ARI SHAPIRO, HOST:
In Silicon Valley a couple of miles down the road from Google, there's a new pizza shop. Only instead of chefs pouring marinara sauce, at Zume, pizza robots run the show. NPR's Aarti Shahani swung by for lunch.
AARTI SHAHANI, BYLINE: Here's a problem that'll sound familiar. It's game night. You order pizza for you and your buddies. It arrives later than you'd hoped, and it's cold.
JULIA COLLINS: Pizza is not meant to sit in a cardboard box ever.
SHAHANI: The Zume co-founder Julia Collins preaching truth.
COLLINS: The best pizza you ever had came right out of the oven.
SHAHANI: Which is the great paradox. Pizza is a delivery food that doesn't taste as good delivered, when it's room temperature, soggy. Collins and I are standing inside Zume's solution, a delivery truck which looks standard, like FedEx or U.P.S., only it has 56 mini ovens. They're stacked neatly into a couple racks on wheels.
COLLINS: And that's how that rack locks into place.
SHAHANI: Here's how it works. A customer places an order on the app. Inside the Zume factory, a team of mostly robots assemble 14-inch pies which get loaded, parbaked, or partially baked, each into its own oven. Whether the truck has five pies or 56, it needs just one human worker.
COLLINS: She doesn't have to think about when to turn the ovens on, when to turn the ovens off. She doesn't have to think about what route to take or who to go to first. All of that is driven off of our algorithm.
SHAHANI: Four minutes before the truck is scheduled to arrive at a doorstep, the algorithm starts the oven or ovens to finish cooking that order. Each pie is then ejected into a special pizza pod, which is not cardboard.
COLLINS: It's a sugarcane fiber.
SHAHANI: Think high-performance Gore-Tex, only for pizza. The driver then parks.
COLLINS: She'll go over to the pizza cutter...
SHAHANI: Cuts the pies with a special blade...

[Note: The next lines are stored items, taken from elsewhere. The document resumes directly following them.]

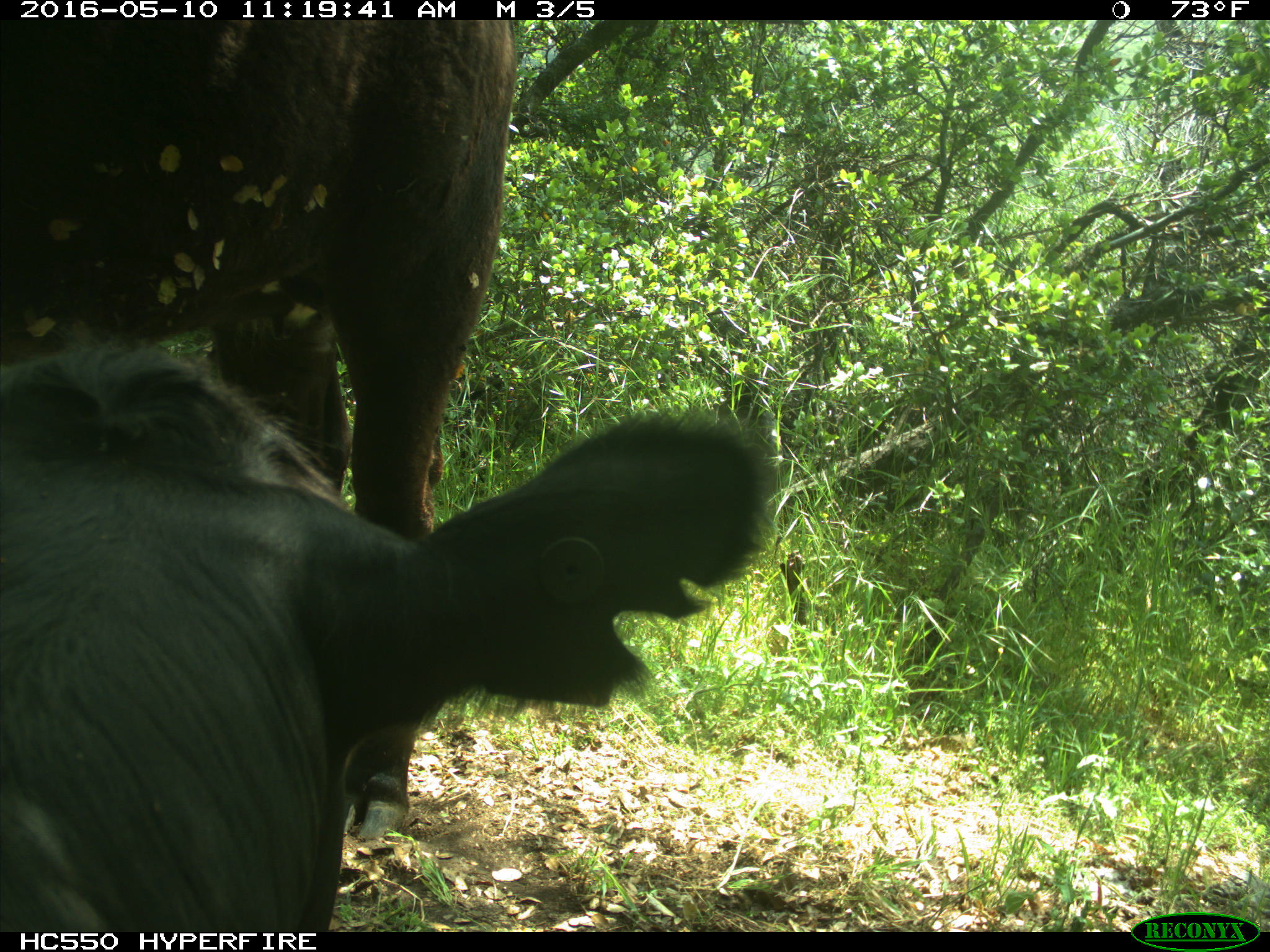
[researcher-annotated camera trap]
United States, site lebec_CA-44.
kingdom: Animalia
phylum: Chordata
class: Mammalia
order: Artiodactyla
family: Bovidae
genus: Bos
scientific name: Bos taurus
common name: domestic cow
Bos taurus (domestic cow).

(SOUNDBITE OF BLADE CUTTING)
SHAHANI: ...And delivers piping hot. Pizza is a $38 billion industry ready for a shakeup. One startup is making a delivery box that doubles as a pipe to smoke weed. Domino's has cars equipped with warming ovens and now even has a self-driving car in New Zealand. Zume is tackling the supply-demand mismatch. When you call a mom-and-pop store, and they say, we're backed up, they lose your business. Because Zume is run mostly by robots, they don't have that problem. Offpeak or crazy, crazy peak, they're there.
COLLINS: So we can make and deliver 288 pizzas in an hour. In our market, the fastest competitor can only do 60 pizzas in an hour.
SHAHANI: This week, Zume puts its patented trucks to work in Mountain View. County regulators gave the OK. The money Zume makes and saves through automation it spends, Collins says, on locally sourced ingredients. Collins takes me inside and shows me the menu.
COLLINS: The Saul Goodman would remind you of your favorite chicken enchiladas.
SHAHANI: It changes seasonally. One pie has poblano peppers and cremini mushrooms. Another has smoked mozzarella and corn.
COLLINS: Sweet corn is at the peak of flavor in August.
SHAHANI: And it's still in season. After reading off a dozen or so options, the CEO surprises me by assuming what I want.
COLLINS: All right. Let's order your sweet corn pizza, shall we?
SHAHANI: It's funny. I felt like you read my mind because I didn't tell you that that's what I was going to have.
COLLINS: I guess I'm good at this.
SHAHANI: Agreed. And the corn is sweet - so sweet - enhanced by a touch of lime zest. While I don't love the crust - it's fine, but not Brooklyn-brick-oven fine - that doesn't stop me from inhaling three slices in under five minutes. Aarti Shahani, NPR News, Mountain View.